**EXTRAIT DU TEXTE**
================
« Rien ne va plus, les jeux sont faits !
— On n’a pas déjà fait cette introduction ?
— Si. Mais deux enjeux, ça vaut bien deux intros. »
Dans un précédent article, je t’avais déjà parlé des enjeux, de ce qu’ils sont, du fait qu’il est important de bien les définir, et surtout capital de les exposer à ton lecteur. Aujourd’hui, j’irai plus loin en distinguant deux types d’enjeux, et t’expliquerai pourquoi il est vraiment intéressant d’utiliser les deux à la fois pour chacune de tes histoires.
L’enjeu dramatique (ou enjeu externe)
Presque tous les récits sont construits autour d’un enjeu dramatique. Pour 90 % des histoires, le suspense se résume en gros à « est-ce que le protagoniste va atteindre son objectif ? ». C’est le fil rouge que suit le lecteur, intrinsèquement lié à la narration.
L’inspecteur va-t-il démasquer et arrêter le meurtrier ? Le chevalier sauvera-t-il la princesse ? Le super-héros empêchera-t-il le super-vilain de dominer le monde ? Le jeune marginal parviendra-t-il à s’extraire de la drogue et à trouver sa place dans la société ? La journaliste idéaliste fera-t-elle tomber la multinationale corrompue ? Les sympathiques cambrioleurs réussiront-ils le casse du siècle sans se faire prendre ? Etc.
C’est un peu le premier degré de lecture, le pitch, ce qui est lié à l’action des personnages dans le récit. On parle aussi parfois d’enjeu « externe », parce que cet enjeu ne concerne pas uniquement le protagoniste, mais un peu tout le monde dans l’histoire. L’action du protagoniste fait évoluer le monde autour de lui.
L’enjeu thématique (ou enjeu interne, ou enjeu trajectoriel)
Néanmoins, de nombreux récits ont aussi, tissé à l’intérieur de leur trame narrative, un enjeu thématique. Si on l’appelle aussi enjeu interne ou trajectoriel, c’est parce que celui-ci touche directement le protagoniste et ne concerne que lui, lié à une évolution psychologique du personnage, à son arc narratif.
L’inspecteur vaincra-t-il la culpabilité qui le ronge depuis la mort de sa femme ? Le chevalier comprendra-t-il qu’il n’y a pas que la beauté physique qui compte ? Le super-héros réalisera-t-il qu’un grand pouvoir implique de grandes responsabilités ? Le marginal fera-t-il confiance à nouveau ? La journaliste idéaliste réalisera-t-elle que sa pugnacité dans ses reportages l’a isolée de sa famille ? Les sympathiques cambrioleurs rendront-ils l’un des tableaux volés à la famille du propriétaire original ? Etc.
================
**DONNÉES ENREGISTRÉES**

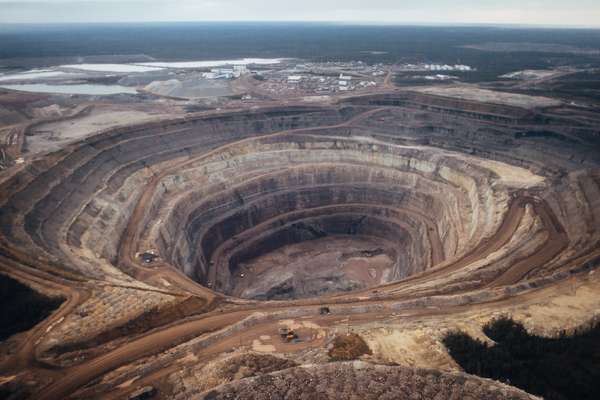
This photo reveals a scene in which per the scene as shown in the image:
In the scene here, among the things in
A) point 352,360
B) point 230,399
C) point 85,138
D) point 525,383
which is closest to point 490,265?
point 525,383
================
**CONSIGNES**
[1] Peux-tu recopier intégralement tous les enregistrements, en multipliant par 1,05 seulement les coordonnées données en réponse, arrondies à l'entier le plus proche (demi vers le haut), sans reprendre les images ?
[2] Peux-tu poursuivre l'article sur les deux types d'enjeux d'une histoire à partir de sa dernière phrase ?

**RÉPONSES**
[1]
This photo reveals a scene in which per the scene as shown in the image:
In the scene here, among the things in
A) point 352,360
B) point 230,399
C) point 85,138
D) point 525,383
which is closest to point 490,265?
point 551,402

[2]
C’est un second degré de lecture, lié à la compréhension de la nature humaine. Le protagoniste est amené à évoluer psychologiquement et à faire des choix moraux, en lien avec le thème profond du récit. Ces choix le feront grandir ou le détruiront. C’est une forme d’enjeu qui ne concerne que le personnage principal en théorie, mais qui au final fera échos chez le lecteur.
Pourquoi les deux ?
Avec uniquement un enjeu dramatique, l’auteur n’a que deux directions possibles où mener son histoire : le héros réussit ou échoue. Avec l’enjeu thématique, l’auteur multiplie ses possibilités et a l’occasion d’apporter de la nuance :
— le personnage peut réussir l’enjeu dramatique ET l’enjeu thématique (ex : StarWars. L’alliance renverse l’Empire et Luke vainc l’Empereur sans recourir au côté obscur, il sauve l’âme de son père et métaphoriquement se sauve lui-même).
— il peut réussir l’enjeu dramatique MAIS échouer complètement dans l’enjeu thématique (ex : Le Parrain. Le protagoniste devient le Parrain, venge son père et protège sa famille… mais devient le diable incarné, alors qu’au départ il ne souhaitait pas suivre la voie de la mafia).
— il peut échouer à l’enjeu dramatique MAIS réussir le thématique (malgré l’échec, le personnage sort de l’histoire grandi car il a appris quelque chose sur la vie et sur lui-même).
— il peut échouer aux deux enjeux (cas des tragédies les plus sombres. Le plus souvent, le personnage finit détruit et survit rarement).
Jouer sur les nuances permet de rendre le récit moins prévisible (renforcement du suspense), moins manichéen, et plus adulte. C’est ce qui fonctionne dans un film comme « The Dark Knight » : l’enjeu dramatique est réussi, Batman défait le Joker, Gotham City est sauvée… et pourtant, la victoire a un goût amer, et les choix du personnage l’amènent à devenir un héros de l’ombre détesté de ses concitoyens.
Cela permet aussi de sortir d’un schéma simplement récréatif : une histoire avec seulement un enjeu dramatique peut divertir, mais nous interrogera bien peu. Traiter un enjeu thématique permet de poser des questions et faire réfléchir les lecteurs sur eux-mêmes. Des réflexions sur la nature humaine, voilà ce que sont les histoires qui marquent le plus leur temps.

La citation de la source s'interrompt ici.